What such couples have to face:

 

  • Lack of effective communication. Lack of communication between spouses, or superficial conversations that do not support the emotional connection between partners. The inability to solve everyday issues together, as well as the lack of joint affairs leads to alienation, loss of unity and the we-feeling. Two competing “I” come into play.

 

  • If there is a child. He/she will “go through” the roles of man and woman proposed by the family. For example, the perception of “what dad does in the family” can be limited to the fact that dad brings money and gifts, and has no family responsibilities. Moreover, if mom wins the “I” competition, then dad has no rights at all.

 

  • Bedroom territory. Jealousy, loneliness, apprehension - this is only a small list of complaints from women whose husbands go to sea. Anxiety causes insecurity and an unconscious feeling of guilt due to prolonged abstinence. In addition, if the couple does not discuss these issues freely and openly, this often leads to discord, sexual relations outside the marriage.

 

  • Who is the boss here. The responsibility that falls on the wife in the absence of her husband often risks becoming a tool with which the woman will prove her leadership. In response to such “psychological castration”, the man can prove his masculinity through an authoritarian character, strict control of finances, sole decision-making in trivial matters, extreme hobbies.

 

  • Emotional waves. Often, the internal emotional background of the family adjusts to departures. For example, the return of a spouse and father can be accompanied by both an emotional upsurge for the whole family and irritation from having to re-adapt to each other.

 


 

How can we live with all this?

 

Talk more.

When you are far from each other, a lot remains behind the scenes, behind the curtain, and a lot is also thought up, and believe me, human imagination is limitless. Do not be surprised if your partner can imagine something just because he or she reads your message with the wrong intonation. In order not to let these fantasies take over you, talk, say what you think, what you feel.

 

There are no trifles.

What seems insignificant to you is also part of your life together. Do not limit conversations only to problems and complaints. Share pleasant moments as well. This will help fill the gaps that arise due to the absence of a spouse nearby.

 

Create your own family model.

Your family may differ from the traditional one, because the man comes and goes. Sometimes the husband is the head of the family, sometimes the wife. Develop your own rules and rituals to meet the emotional needs of the family.

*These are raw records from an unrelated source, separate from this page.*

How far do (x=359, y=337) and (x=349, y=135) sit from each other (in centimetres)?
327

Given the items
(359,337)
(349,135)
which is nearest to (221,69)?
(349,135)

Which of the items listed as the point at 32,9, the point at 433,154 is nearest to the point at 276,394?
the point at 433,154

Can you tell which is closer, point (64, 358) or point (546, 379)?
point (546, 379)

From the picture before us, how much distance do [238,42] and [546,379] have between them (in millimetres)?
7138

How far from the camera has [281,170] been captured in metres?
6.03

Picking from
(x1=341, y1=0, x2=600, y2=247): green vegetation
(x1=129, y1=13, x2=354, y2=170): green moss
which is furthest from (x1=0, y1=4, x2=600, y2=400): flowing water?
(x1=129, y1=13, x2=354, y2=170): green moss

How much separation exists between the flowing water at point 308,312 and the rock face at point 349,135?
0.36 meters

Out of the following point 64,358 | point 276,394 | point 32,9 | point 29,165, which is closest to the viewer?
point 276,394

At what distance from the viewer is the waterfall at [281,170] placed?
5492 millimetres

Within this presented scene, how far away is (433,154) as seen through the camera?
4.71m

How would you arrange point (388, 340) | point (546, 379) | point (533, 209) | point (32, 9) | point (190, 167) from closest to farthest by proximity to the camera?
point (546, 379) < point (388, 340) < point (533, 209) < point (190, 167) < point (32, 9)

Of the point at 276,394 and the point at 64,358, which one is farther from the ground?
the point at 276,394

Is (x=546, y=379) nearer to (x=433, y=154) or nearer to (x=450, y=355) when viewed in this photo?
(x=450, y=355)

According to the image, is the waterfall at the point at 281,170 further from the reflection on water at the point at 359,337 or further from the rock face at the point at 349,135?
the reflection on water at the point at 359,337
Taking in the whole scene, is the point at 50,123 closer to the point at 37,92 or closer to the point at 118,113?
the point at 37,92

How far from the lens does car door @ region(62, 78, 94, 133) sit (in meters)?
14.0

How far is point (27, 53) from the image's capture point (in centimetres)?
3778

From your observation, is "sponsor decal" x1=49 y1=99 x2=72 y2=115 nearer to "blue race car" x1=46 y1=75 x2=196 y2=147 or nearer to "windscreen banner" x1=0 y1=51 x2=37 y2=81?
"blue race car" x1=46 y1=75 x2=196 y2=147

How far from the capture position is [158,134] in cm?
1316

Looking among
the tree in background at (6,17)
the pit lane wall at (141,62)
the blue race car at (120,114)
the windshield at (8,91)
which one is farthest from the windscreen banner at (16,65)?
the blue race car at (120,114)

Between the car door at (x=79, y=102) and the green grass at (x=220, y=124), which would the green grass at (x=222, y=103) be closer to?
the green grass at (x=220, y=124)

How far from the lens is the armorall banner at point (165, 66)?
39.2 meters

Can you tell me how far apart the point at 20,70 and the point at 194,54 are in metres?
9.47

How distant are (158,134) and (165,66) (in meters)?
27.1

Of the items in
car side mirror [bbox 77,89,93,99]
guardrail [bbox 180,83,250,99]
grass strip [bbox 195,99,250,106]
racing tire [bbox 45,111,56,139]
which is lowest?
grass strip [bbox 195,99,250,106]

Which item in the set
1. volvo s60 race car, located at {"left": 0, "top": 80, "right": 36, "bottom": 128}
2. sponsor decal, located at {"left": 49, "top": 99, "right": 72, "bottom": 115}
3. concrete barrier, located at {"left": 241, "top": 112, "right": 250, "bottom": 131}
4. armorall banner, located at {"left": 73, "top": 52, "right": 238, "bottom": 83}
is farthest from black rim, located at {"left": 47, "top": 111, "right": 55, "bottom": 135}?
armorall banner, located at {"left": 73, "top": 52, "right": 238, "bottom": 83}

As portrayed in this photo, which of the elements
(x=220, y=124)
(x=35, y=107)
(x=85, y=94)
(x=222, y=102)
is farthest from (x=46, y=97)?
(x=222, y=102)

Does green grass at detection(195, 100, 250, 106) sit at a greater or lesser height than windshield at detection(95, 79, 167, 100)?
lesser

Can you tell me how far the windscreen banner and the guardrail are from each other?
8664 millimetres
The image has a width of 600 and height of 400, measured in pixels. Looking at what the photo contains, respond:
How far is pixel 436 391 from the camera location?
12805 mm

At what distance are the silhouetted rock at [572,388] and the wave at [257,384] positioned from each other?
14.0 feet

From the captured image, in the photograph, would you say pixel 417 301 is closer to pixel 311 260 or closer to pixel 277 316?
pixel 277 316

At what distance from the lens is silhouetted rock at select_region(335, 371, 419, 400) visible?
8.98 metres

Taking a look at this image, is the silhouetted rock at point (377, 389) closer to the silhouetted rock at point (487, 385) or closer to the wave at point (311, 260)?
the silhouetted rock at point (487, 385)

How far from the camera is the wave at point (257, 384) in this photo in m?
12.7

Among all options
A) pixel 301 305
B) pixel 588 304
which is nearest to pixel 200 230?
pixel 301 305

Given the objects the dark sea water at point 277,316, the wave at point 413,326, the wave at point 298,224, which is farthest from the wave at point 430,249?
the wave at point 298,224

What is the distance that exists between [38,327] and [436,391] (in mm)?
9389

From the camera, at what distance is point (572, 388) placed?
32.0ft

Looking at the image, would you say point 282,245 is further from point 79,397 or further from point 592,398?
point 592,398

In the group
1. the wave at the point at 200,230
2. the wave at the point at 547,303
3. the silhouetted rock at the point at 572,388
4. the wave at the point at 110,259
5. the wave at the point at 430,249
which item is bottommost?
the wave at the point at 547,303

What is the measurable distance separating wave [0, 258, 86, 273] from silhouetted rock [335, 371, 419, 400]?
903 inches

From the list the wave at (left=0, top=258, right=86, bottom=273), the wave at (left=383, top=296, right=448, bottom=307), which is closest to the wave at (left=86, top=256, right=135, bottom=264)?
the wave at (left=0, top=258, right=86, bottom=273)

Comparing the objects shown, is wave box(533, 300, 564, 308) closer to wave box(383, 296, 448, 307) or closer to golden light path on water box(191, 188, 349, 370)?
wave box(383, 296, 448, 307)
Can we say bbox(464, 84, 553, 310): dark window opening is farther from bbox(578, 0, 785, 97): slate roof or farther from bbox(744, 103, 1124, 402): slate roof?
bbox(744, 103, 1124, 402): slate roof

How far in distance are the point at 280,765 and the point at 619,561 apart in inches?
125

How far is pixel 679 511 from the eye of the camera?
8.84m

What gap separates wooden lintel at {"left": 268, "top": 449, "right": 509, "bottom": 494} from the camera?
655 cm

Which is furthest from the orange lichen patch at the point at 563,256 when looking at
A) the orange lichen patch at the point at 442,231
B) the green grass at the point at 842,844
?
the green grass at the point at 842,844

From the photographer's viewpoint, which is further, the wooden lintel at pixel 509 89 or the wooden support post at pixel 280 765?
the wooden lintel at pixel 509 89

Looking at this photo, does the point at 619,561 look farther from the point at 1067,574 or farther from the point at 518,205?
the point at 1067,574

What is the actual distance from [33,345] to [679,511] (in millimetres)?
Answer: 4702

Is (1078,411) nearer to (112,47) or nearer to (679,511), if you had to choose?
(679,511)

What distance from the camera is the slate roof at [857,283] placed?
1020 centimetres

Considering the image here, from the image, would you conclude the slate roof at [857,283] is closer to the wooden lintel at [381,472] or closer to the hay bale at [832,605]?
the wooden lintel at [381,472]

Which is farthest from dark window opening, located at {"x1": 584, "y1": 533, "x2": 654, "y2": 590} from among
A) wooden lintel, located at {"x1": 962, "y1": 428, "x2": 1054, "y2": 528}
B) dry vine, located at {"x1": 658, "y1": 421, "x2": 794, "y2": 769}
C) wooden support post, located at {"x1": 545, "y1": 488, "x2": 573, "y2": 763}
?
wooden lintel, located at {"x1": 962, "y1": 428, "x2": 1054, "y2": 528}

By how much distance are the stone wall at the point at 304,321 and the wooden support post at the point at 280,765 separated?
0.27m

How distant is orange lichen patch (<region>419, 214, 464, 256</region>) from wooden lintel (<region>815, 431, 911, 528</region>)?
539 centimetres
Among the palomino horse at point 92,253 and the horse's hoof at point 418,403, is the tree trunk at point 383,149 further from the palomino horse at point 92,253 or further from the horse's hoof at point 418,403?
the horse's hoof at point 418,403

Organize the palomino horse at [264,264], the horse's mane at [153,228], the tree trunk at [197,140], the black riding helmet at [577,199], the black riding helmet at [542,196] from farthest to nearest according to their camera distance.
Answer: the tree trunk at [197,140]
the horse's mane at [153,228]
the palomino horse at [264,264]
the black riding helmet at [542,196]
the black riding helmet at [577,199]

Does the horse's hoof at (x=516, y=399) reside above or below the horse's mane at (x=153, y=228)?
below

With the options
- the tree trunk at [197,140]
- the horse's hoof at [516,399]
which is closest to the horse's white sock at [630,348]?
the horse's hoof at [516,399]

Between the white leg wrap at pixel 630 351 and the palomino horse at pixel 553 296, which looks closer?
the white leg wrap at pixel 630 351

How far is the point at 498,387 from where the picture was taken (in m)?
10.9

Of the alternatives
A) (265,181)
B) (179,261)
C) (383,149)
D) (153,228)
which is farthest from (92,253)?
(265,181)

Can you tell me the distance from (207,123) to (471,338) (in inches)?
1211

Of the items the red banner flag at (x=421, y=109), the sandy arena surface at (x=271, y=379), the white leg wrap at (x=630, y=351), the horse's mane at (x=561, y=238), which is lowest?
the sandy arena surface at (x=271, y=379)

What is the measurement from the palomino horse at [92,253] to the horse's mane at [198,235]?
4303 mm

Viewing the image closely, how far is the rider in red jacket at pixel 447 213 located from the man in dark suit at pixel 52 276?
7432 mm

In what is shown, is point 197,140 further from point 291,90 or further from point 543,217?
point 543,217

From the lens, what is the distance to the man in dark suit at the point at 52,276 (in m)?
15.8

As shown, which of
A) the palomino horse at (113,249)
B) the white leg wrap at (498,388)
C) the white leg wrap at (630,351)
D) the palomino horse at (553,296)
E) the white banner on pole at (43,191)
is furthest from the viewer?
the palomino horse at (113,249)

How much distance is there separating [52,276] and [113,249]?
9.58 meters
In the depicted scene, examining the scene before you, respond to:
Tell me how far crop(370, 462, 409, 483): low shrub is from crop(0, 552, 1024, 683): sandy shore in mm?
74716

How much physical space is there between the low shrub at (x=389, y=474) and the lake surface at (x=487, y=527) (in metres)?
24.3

To feel your family traditional and complete. For example, when the husband is at home, every Saturday the whole family gathers around the big table for dinner. Or on Sundays, dad, who has just come back from the sea, always fries pancakes for kids for breakfast. Or in the first week after the husband's return, the whole family arranges an evening of stupid movies, orders pizza or corn and laughs merrily.

 

Two adults.

It is easier to solve any problem by two adults than by an adult and an infantile “child” in an adult's body. Or, even worse, by two such “children”. Remember that you are two mature individuals who, for some reason, chose each other as you are. Therefore, do not try to change your partner. Believe me, you will definitely not like a changed one. When you quarrel, remind yourself of the phrase of an old Odessa resident: “Do you want to be right or happy?”